Pull out each line of the records below that contains the word "nearest", matching case exactly.

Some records
## Begin
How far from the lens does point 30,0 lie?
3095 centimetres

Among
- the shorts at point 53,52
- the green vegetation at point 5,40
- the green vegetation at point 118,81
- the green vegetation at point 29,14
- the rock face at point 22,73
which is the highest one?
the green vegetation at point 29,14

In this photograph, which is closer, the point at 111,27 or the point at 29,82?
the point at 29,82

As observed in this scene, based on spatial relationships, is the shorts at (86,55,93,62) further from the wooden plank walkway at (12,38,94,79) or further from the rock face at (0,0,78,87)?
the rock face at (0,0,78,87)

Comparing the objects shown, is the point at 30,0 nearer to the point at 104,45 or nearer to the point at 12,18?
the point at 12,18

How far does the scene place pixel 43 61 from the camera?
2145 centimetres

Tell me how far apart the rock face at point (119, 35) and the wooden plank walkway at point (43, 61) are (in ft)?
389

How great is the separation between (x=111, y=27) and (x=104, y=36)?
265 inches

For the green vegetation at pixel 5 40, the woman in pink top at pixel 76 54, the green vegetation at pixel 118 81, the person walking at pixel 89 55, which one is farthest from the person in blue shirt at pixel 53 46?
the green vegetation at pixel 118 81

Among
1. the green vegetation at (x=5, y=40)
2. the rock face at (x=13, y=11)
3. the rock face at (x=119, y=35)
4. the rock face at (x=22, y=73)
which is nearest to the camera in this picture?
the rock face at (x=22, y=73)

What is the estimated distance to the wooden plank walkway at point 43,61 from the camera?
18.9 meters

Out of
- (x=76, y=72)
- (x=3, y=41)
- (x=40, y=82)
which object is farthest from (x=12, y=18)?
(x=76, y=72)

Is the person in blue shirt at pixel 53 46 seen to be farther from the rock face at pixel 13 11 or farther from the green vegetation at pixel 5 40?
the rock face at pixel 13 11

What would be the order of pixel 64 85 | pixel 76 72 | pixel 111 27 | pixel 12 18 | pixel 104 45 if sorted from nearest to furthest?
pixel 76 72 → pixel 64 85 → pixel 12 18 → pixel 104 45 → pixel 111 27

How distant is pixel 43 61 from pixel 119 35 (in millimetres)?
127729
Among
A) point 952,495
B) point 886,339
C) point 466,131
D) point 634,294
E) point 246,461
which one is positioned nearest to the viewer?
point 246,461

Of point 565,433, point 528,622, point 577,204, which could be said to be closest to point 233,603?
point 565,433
## End
#### Final result:
which is nearest to the camera in this picture?
What would be the order of pixel 64 85 | pixel 76 72 | pixel 111 27 | pixel 12 18 | pixel 104 45 if sorted from nearest to furthest?
which one is positioned nearest to the viewer?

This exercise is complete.